The Jenin operation led to protests across the occupied West Bank, including at a checkpoint near the city of Ramallah, where a 21-year-old Palestinian was killed by Israeli fire.
Rear Admiral Daniel Hagari, a spokesperson for the Israeli military, said the operation was necessary because nearly 50 attacks over the past year have emanated from Jenin.
Earlier, video showed Israeli soldiers shooting at a camera and transmitter belonging to two West Bank journalists reporting from the refugee camp.
Al-Araby TV reporter Amid Shehadeh and video journalist Rabi Munir said they were "directly targetted" with more than six bullets that set their equipments ablaze.
The Palestinian leadership in the West Bank held an emergency meeting late on Monday and announced a halt to its already limited contacts with Israel. A spokesperson for Palestinian president Mahmoud Abbas called the operation “a new war crime against our defenceless people”.
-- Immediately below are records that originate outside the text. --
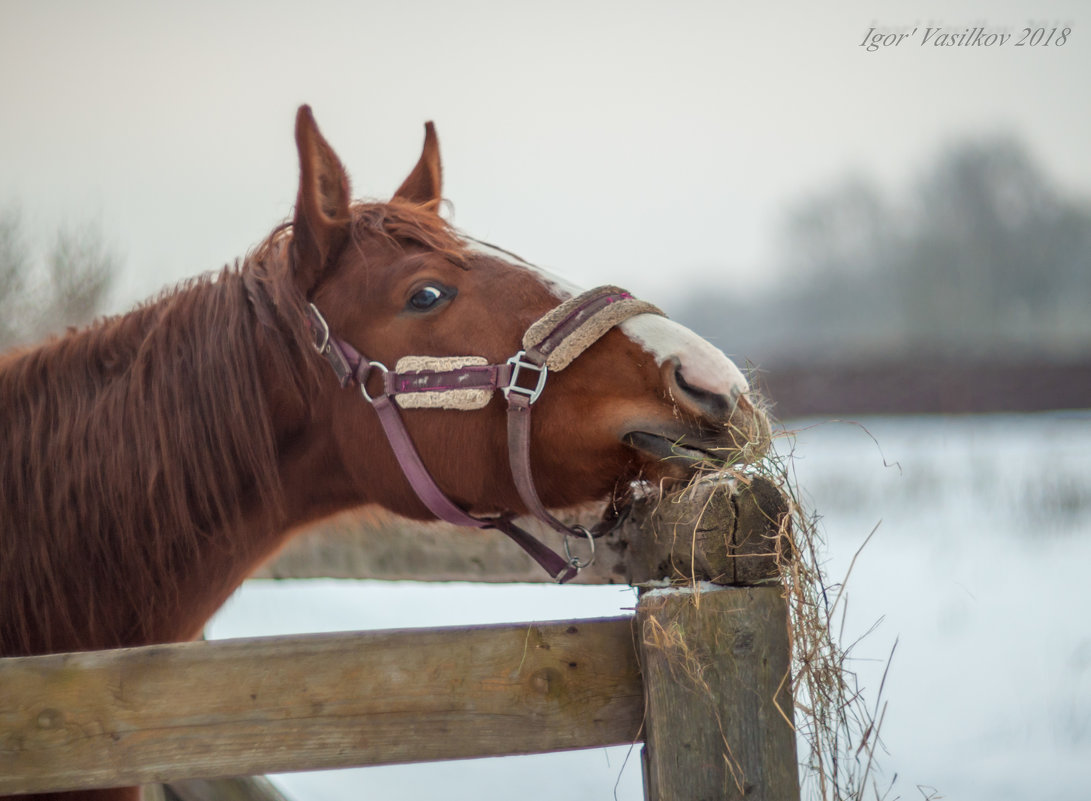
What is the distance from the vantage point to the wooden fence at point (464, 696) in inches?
35.9

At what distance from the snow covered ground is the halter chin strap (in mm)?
1382

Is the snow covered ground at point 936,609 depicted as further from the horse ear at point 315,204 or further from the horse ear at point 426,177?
the horse ear at point 315,204

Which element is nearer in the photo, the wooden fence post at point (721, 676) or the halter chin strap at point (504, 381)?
the wooden fence post at point (721, 676)

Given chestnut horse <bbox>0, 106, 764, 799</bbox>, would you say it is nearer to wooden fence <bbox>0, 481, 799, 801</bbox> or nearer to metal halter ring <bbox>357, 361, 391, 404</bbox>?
metal halter ring <bbox>357, 361, 391, 404</bbox>

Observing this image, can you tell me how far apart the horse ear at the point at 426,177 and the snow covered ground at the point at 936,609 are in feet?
4.98

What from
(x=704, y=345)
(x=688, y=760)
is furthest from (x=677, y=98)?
(x=688, y=760)

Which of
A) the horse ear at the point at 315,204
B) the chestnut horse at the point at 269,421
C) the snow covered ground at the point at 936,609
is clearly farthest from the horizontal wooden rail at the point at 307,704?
the snow covered ground at the point at 936,609

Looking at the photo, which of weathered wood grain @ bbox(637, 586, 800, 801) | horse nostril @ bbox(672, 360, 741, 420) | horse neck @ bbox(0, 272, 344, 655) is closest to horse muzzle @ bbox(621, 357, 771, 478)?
horse nostril @ bbox(672, 360, 741, 420)

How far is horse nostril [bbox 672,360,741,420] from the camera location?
118 centimetres

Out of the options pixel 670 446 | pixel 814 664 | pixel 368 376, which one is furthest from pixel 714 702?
pixel 368 376

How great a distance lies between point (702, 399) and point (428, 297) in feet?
1.94

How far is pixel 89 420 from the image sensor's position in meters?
1.39

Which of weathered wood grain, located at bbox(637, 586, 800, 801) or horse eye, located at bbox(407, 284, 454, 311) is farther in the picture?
horse eye, located at bbox(407, 284, 454, 311)

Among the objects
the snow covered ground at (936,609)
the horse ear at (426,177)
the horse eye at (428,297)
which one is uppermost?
the horse ear at (426,177)
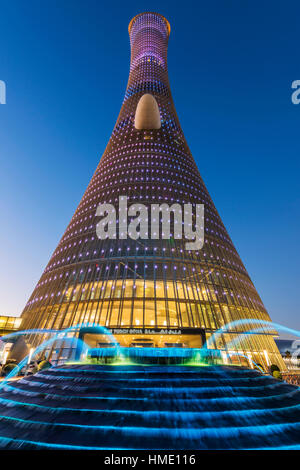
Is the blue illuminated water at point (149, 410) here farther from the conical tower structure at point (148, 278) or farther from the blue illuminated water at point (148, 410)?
the conical tower structure at point (148, 278)

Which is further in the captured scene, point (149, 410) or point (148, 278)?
point (148, 278)

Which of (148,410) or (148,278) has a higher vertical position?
(148,278)

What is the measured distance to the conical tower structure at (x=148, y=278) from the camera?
79.8ft

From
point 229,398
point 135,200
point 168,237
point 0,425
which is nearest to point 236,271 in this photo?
point 168,237

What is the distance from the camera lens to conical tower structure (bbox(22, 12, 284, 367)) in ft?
79.8

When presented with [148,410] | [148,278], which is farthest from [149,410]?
[148,278]

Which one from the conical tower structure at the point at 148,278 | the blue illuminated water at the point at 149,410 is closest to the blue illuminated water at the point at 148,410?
the blue illuminated water at the point at 149,410

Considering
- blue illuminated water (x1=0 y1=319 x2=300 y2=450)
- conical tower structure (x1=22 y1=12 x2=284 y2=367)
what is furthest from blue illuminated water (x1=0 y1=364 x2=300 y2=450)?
conical tower structure (x1=22 y1=12 x2=284 y2=367)

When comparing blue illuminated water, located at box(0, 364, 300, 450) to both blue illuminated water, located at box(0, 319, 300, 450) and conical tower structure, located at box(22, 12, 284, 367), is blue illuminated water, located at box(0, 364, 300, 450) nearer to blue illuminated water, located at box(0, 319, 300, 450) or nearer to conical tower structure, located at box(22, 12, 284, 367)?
blue illuminated water, located at box(0, 319, 300, 450)

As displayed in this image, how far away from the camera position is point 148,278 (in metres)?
27.0

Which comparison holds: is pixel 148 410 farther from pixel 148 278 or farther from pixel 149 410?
pixel 148 278

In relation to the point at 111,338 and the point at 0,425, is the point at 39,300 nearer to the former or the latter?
the point at 111,338

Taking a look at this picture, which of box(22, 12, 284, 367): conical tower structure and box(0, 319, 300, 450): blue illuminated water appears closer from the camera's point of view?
box(0, 319, 300, 450): blue illuminated water

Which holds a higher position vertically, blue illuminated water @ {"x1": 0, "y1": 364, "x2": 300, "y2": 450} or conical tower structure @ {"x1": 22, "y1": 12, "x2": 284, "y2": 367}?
conical tower structure @ {"x1": 22, "y1": 12, "x2": 284, "y2": 367}
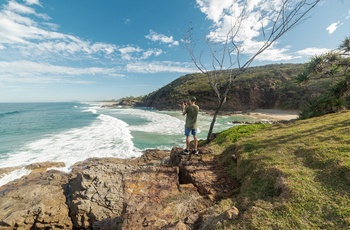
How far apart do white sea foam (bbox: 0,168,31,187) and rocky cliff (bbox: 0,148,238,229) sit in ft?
14.1

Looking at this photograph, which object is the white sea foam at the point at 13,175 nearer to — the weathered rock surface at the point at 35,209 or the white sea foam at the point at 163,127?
the weathered rock surface at the point at 35,209

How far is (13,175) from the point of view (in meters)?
11.3

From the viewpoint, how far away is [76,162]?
13320 millimetres

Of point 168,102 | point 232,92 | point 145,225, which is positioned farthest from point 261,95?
point 145,225

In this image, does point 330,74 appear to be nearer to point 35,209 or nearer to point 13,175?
point 35,209

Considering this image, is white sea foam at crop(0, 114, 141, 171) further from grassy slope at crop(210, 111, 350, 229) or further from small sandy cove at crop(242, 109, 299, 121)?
small sandy cove at crop(242, 109, 299, 121)

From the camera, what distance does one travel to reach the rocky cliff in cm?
373

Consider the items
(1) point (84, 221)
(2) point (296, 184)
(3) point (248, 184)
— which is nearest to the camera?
(2) point (296, 184)

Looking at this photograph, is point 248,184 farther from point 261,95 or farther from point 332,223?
point 261,95

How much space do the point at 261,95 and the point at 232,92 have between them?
362 inches

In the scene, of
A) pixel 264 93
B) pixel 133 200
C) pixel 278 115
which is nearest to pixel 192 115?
pixel 133 200

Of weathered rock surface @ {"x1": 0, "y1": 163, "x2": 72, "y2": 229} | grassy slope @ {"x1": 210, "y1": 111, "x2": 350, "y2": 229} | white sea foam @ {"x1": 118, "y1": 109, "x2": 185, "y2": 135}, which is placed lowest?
white sea foam @ {"x1": 118, "y1": 109, "x2": 185, "y2": 135}

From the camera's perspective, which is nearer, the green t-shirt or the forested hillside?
the green t-shirt

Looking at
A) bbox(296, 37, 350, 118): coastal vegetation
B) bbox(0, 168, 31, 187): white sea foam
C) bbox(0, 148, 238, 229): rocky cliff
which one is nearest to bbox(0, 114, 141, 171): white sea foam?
bbox(0, 168, 31, 187): white sea foam
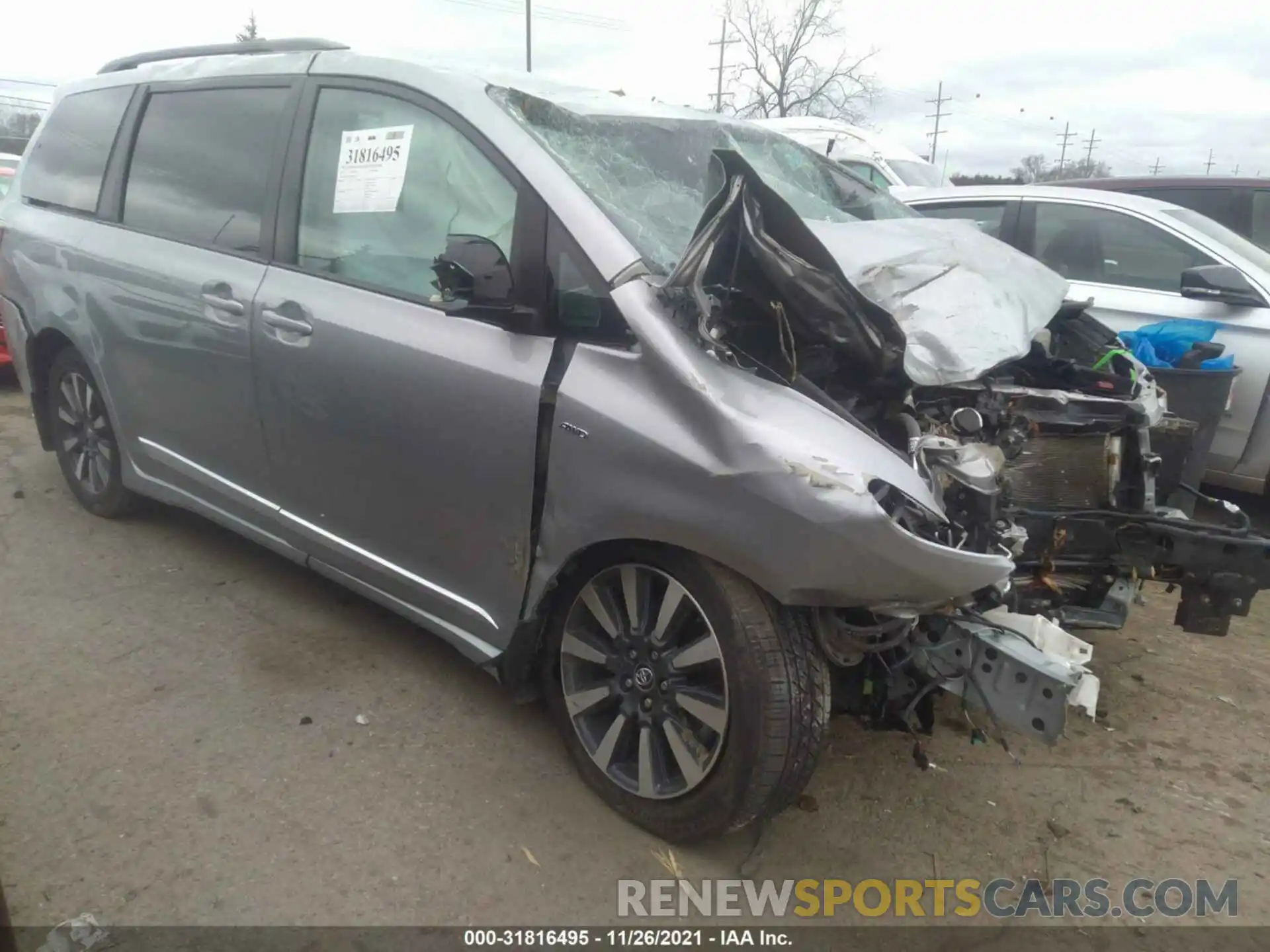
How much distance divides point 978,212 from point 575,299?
4.20 m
Jordan, Egypt and the United Arab Emirates, who have normal ties with Isreal, condemned the incursion along with the 57-nation Organization of Islamic Cooperation.
Isreal, however, remained unfazed.
"In recent months, Jenin has turned into a safe haven for terrorism. We are putting an end to this," Israeli prime minister Benjamin Netanyahu said, hailing the operation. He claimed the raid was taking place with "minimum harm to civilians".
Hamas, which governs in Gaza, said it was ready to intervene if Israel goes too far and “persists in its aggression” in the camp.
“Our people and their resistance everywhere know how to respond to this barbaric aggression,” Hamas leader Ismail Haniyeh reportedly said in a statement.
For more than a year, army raids in cities like Jenin have been linked to a series of deadly attacks by Palestinians against Israelis and rampages by settler mobs against Palestinian villages.
“We have seen the reports and are monitoring the situation closely,” a White House spokesperson said. “We support Israel’s security and right to defend its people against Hamas, Palestinian Islamic Jihad, and other terrorist groups.”
More than 140 Palestinians have been killed so far this year by Israeli fire in the West Bank, according to the Associated Press’s count, almost half of them affiliated with militant groups.
Civilians have also been killed, including a two-year-old in June and a 15-year-old girl in a raid on Jenin camp last week.